# Quoted passage

────

Tuesday, 8 May 2012


“Compassion is not religious business, it is human business, it is not luxury, it is essential for our own peace and mental stability, it is essential for human survival.” - Dalai Lama
May 8th is World Red Cross/Red Crescent Day. This day was chosen to honour the birthday of Henri Dunant (1828 –1910), the Swiss founder of the Red Cross. His idea of a volunteer-based humanitarian organisation has grown into an international movement made up of 185 member Red Cross and Red Crescent Societies. People all over the world, united in their belief in humanity and their desire to make the world a better place, will take a moment on World Red Cross/Red Crescent Day, to recognise past achievements and look towards a better future.

Dunant received a Nobel Peace Prize for his commitment to peaceful pursuits, which directly contributed to the creation of the Geneva Convention in 1864. Within this treaty, 12 nations agreed to grant neutrality to those willing to care for the wounded on the battlefield until recovery, and expedite supplies to those bearing the International Federation of Red Cross and Red Crescent’s (IFRC) symbols.

────

# Supplied entries
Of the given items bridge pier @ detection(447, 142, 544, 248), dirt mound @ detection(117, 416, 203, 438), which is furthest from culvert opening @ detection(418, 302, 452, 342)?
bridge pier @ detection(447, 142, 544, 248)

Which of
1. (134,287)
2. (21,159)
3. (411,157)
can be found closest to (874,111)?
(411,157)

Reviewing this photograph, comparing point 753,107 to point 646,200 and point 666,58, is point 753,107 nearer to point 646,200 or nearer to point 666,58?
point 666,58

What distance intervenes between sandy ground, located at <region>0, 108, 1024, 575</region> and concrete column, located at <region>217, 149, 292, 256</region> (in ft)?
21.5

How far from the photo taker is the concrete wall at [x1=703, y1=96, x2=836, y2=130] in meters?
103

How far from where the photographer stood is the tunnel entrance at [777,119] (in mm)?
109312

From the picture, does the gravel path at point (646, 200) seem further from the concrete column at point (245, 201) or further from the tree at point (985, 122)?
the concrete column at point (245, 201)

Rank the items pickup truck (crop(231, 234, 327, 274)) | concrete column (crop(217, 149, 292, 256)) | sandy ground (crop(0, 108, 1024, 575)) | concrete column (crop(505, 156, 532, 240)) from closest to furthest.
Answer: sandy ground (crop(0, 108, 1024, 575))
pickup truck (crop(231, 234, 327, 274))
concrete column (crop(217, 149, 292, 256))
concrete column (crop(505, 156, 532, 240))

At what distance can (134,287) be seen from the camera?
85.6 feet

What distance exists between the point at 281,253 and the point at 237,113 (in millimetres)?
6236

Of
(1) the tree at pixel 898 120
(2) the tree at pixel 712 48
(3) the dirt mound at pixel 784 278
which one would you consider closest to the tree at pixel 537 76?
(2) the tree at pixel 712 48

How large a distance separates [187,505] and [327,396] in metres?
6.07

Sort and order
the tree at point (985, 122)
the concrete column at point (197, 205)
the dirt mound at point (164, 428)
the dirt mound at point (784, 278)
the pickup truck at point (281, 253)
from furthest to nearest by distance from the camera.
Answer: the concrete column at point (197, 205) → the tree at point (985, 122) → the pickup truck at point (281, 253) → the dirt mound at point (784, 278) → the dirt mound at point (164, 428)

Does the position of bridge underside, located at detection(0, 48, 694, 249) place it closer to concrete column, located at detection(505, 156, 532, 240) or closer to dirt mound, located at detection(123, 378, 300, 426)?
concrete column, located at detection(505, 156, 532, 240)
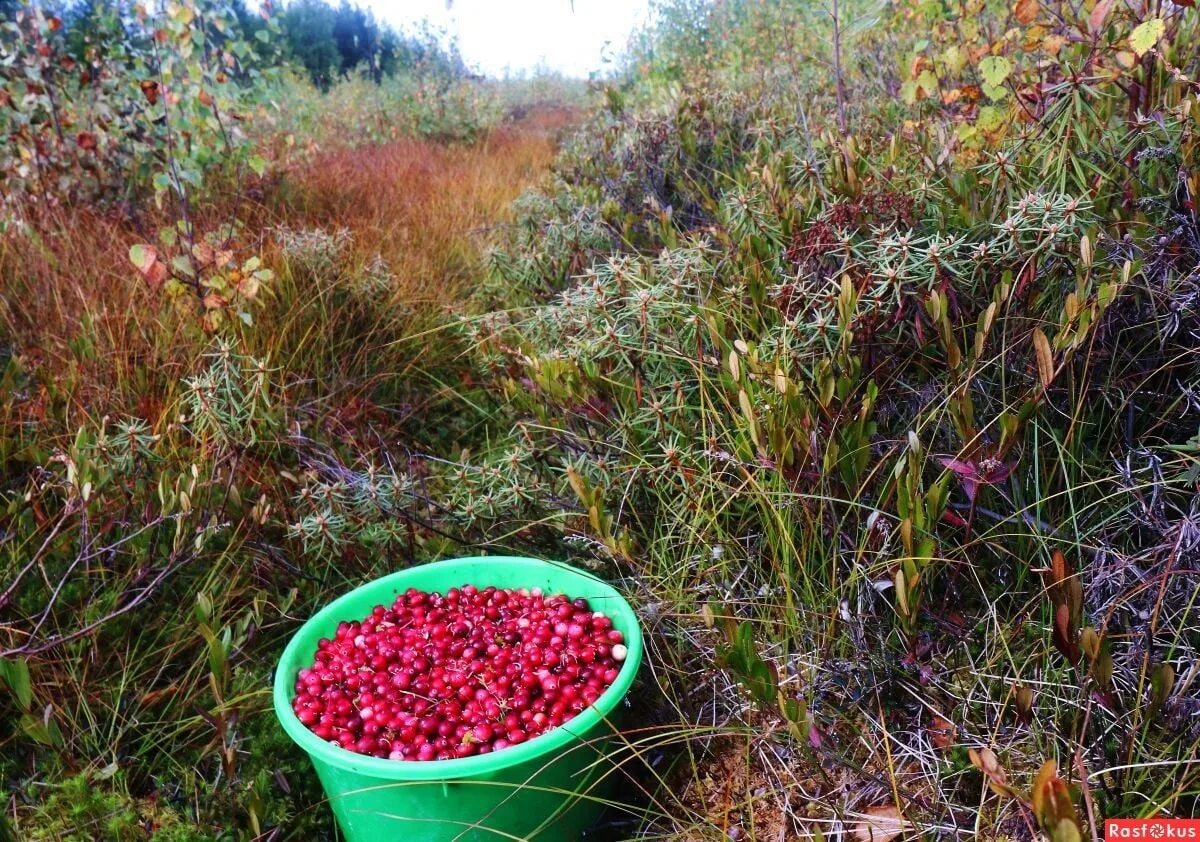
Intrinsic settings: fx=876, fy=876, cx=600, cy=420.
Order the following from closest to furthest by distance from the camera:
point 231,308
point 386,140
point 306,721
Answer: point 306,721, point 231,308, point 386,140

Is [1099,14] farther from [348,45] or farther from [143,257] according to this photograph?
[348,45]

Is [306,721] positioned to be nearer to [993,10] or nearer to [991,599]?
[991,599]

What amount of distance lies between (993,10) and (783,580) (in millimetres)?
3675

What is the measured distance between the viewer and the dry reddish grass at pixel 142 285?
266cm

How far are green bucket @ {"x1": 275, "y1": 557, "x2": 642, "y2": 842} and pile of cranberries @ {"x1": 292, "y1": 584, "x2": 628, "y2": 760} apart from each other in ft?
0.20

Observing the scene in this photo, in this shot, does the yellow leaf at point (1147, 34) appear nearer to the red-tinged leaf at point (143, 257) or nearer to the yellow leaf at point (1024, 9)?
the yellow leaf at point (1024, 9)

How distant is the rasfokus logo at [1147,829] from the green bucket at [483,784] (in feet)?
2.51

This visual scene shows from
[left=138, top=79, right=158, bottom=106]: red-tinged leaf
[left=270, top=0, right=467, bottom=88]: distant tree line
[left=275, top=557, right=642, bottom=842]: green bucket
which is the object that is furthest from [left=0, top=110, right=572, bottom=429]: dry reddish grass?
[left=270, top=0, right=467, bottom=88]: distant tree line

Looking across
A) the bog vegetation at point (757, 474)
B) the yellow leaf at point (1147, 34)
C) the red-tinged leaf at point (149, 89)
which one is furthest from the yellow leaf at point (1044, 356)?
the red-tinged leaf at point (149, 89)

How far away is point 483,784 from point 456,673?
294 millimetres

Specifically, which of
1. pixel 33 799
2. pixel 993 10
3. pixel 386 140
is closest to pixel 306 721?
pixel 33 799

────

# Task objective
Please extend the passage on World Red Cross/Red Crescent Day, picking up after its last sentence. None of this data has any connection to the passage on World Red Cross/Red Crescent Day.

# Exercise response
The resulting global observance of the World Red Cross and Red Crescent Day dictates the annual themed focus representing the organisation's long term goals. The 2012 theme is “Together for Humanity”, representing a vision not unlike Dunant’s 148 years ago. Red Cross/Red Crescent youth volunteers worldwide will be on the move to lead positive change today in celebration of World Red Cross Red Crescent Day. It is gratifying to know that of the 13 million IFRC volunteers worldwide, half of them are young people.

The vision of the Red Cross/Red Crescent is to:
  • Initiate efforts for the reduction of deaths because of illnesses
  • Alleviate the impact of any kind of injury and death due to any sort of disaster
  • Decrease the rate of public health emergencies
  • Empower the Red Cross/Red Crescent and civil society along with local communities in order to ensure quick response to emergencies and vulnerable situations
  • Reinstitute human dignity at all the time.

All those who want to be a part of World Red Cross/Red Crescent Day celebration can do the following:
  • Support the Red Cross/Red Crescent and its programs or efforts
  • Send donation to Red Cross/Red Crescent Society near you
  • Donate blood
  • Become a volunteer of Red Cross/Red Crescent
  • Appreciate and recognise the efforts of the Red Cross/Red Crescent volunteers.

IFRC is the world’s largest humanitarian organisation, providing worldwide relief during times of disease, famine, disaster or war. It has around 97 million members and volunteers in some 170 countries and helps more than 230 million people every year. It represents the best of humanity, where compassion, fellow-feeling, kindness, concern, empathy and active help of one’s fellow human beings is manifest.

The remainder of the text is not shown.